NCHS Board Receives Media Center Annual Report
NCHS Selected As Recipient Of $5,000 Grant
By Alex Haglund
Nashville Community High School Librarian and Media Center Director Leigh Ann Cloud came before the school board at their last regular meeting for the 2017-2018 school year, held on June 25, and gave them her annual report.
In addition to the report helping to keep the board up to date on the media center and the activities and offerings there for students, Cloud also stated that a condition of a per capita grant that the school receives was for the librarian to give a report to the board.
“We received the per capita grant, the $750, which is kind of the normal one,” Cloud said, but she added, “my highlight of the school year is that they brought back the LSTA grant.”
The LSTA (Library Services and Technology Act) grant is competitive and administered through the Illinois State Library System.
While Cloud was pleased to see the grant return, she wasn’t sure NCHS would be a beneficiary, with her stating that this year, the grant was more competitive than normal, because both school and public libraries were lumped together. Despite this, the NCHS Media Center was selected to receive the full grant amount of $4,999.99.

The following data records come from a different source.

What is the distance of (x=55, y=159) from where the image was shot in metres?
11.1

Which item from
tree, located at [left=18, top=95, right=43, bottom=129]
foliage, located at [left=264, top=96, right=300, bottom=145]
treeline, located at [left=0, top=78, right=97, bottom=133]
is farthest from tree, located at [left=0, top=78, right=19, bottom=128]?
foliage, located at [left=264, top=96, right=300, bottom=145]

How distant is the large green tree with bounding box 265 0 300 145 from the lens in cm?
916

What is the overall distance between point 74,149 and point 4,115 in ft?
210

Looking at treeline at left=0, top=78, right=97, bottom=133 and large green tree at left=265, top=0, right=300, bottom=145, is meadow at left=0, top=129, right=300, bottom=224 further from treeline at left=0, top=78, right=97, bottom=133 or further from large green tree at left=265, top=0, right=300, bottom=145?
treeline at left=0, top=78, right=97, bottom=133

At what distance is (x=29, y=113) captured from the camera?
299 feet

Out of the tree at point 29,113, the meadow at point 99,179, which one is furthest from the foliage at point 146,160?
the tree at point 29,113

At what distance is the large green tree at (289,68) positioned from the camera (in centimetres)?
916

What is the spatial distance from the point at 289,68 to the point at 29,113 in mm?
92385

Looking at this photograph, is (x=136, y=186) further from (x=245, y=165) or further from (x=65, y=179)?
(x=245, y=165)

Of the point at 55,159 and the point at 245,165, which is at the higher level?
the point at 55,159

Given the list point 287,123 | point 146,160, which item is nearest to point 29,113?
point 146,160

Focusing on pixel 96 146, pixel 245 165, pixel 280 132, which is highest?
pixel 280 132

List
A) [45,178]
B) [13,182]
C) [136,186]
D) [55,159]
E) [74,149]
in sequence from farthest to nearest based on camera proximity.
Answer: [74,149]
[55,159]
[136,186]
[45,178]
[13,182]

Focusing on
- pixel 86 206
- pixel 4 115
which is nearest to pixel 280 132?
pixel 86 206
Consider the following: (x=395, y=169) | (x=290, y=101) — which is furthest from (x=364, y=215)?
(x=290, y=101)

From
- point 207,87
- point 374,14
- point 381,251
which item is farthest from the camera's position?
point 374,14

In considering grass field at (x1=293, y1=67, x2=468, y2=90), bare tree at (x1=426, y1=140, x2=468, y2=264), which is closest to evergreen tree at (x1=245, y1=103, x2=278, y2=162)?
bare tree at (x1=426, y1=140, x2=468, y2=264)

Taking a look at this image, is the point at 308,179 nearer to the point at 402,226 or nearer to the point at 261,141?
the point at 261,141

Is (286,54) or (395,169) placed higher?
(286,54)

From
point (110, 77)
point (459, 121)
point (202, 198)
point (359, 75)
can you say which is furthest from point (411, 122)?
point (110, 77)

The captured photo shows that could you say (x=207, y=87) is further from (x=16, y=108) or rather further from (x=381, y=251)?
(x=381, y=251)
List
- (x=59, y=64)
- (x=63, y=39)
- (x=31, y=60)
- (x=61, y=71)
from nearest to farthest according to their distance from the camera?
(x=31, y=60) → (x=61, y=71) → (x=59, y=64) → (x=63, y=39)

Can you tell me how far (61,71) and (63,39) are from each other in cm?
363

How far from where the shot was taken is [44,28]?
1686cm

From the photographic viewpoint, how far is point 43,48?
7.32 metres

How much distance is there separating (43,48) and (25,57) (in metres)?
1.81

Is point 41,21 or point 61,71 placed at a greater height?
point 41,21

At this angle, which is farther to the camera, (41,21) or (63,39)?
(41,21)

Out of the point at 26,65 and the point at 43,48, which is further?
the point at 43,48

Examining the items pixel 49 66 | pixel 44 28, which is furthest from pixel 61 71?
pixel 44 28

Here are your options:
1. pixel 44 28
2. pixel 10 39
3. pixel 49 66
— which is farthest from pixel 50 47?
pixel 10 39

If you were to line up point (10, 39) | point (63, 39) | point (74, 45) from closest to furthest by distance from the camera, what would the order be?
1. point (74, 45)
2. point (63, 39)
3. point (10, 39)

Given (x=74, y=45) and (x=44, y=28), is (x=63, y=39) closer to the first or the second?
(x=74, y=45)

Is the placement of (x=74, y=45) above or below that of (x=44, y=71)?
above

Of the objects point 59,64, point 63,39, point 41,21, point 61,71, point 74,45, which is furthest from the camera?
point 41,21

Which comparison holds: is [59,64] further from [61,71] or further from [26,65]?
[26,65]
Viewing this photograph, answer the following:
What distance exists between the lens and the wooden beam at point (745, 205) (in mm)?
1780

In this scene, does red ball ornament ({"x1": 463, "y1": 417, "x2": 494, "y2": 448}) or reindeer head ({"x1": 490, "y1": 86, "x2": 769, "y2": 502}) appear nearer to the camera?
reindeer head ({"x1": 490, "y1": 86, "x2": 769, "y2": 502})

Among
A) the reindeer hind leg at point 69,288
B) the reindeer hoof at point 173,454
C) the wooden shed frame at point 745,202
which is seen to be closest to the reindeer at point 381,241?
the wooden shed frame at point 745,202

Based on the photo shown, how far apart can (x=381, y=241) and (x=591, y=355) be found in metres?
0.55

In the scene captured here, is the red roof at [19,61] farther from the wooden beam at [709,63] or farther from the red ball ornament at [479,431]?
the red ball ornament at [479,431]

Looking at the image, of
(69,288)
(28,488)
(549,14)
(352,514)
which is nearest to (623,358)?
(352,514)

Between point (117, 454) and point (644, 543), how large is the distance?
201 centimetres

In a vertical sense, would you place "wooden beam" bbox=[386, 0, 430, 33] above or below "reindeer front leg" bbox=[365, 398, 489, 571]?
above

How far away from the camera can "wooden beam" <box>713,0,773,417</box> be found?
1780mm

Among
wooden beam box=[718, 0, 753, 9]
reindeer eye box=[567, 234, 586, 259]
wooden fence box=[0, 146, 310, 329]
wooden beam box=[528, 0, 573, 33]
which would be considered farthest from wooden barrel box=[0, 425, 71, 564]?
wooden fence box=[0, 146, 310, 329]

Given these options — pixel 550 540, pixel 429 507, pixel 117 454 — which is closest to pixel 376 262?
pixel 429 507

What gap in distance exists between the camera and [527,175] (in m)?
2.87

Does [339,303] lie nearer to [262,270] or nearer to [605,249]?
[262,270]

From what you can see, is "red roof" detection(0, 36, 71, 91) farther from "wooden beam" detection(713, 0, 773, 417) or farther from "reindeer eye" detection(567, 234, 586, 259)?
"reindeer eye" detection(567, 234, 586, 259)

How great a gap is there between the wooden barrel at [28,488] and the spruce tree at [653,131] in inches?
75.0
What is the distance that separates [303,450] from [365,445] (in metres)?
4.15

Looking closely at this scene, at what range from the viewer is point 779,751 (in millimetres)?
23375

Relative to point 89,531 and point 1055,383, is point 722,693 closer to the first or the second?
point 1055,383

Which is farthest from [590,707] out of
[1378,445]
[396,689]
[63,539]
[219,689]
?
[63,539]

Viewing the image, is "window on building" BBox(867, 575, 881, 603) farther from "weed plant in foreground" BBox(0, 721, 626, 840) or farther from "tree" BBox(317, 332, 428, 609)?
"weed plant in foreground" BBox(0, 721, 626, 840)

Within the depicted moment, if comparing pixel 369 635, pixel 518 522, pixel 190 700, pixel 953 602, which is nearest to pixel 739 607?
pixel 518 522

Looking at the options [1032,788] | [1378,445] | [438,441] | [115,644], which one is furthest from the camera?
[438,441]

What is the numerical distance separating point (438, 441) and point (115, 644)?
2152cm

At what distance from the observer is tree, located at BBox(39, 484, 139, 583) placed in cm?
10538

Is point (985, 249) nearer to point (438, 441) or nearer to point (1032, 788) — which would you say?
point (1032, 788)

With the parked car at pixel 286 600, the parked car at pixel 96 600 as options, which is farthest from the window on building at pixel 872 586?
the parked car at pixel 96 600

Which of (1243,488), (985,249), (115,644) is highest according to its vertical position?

In Media Center Statistics presented to the board by Cloud, checkouts and items borrowed for circulation were both down from previous years.
The number of added items however, Cloud’s report stated was mainly due to the librarian, herself, only being assigned to the library for three periods a day.

NCHS Media Center Director and Librarian Leigh Ann Cloud speaks to the school board at their meeting on Monday, June 25.
Cloud told the board that there were times in the year that she was concerned that NCHS wouldn’t qualify for certain grants and materials due to the relatively short amount of time she was able to be present at the Media Center.
SRC database searches were down from last school year too. However, student usage of the Opposing Viewpoints Database, a new service which only started in the spring of the 2016-2017 school year was up by a large amount – from 154 sessions last spring to 1,001 through the 2017-2018 school year.
MackinVIA ebooks logins were up greatly as well. During the 2016-2017 school year, there were 90 logins, while in 2017-2018, there were 378.
The Media Center report credited the jumps up in Opposing Viewpoints and MackinVIA usage to encouragement and help from the English Department.
Finally, Cloud presented numbers that were down which were a good thing: student declining numbers of student Chromebook loaners issued and help desk tickets opened.
Cloud said that these numbers were due to less students forgetting their Chromebooks and taking better care of them. Credit for this, she told the board, lies largely with Principal Mark Begando, who she said spoke with and counseled students, particularly new students, on the importance of school preparation.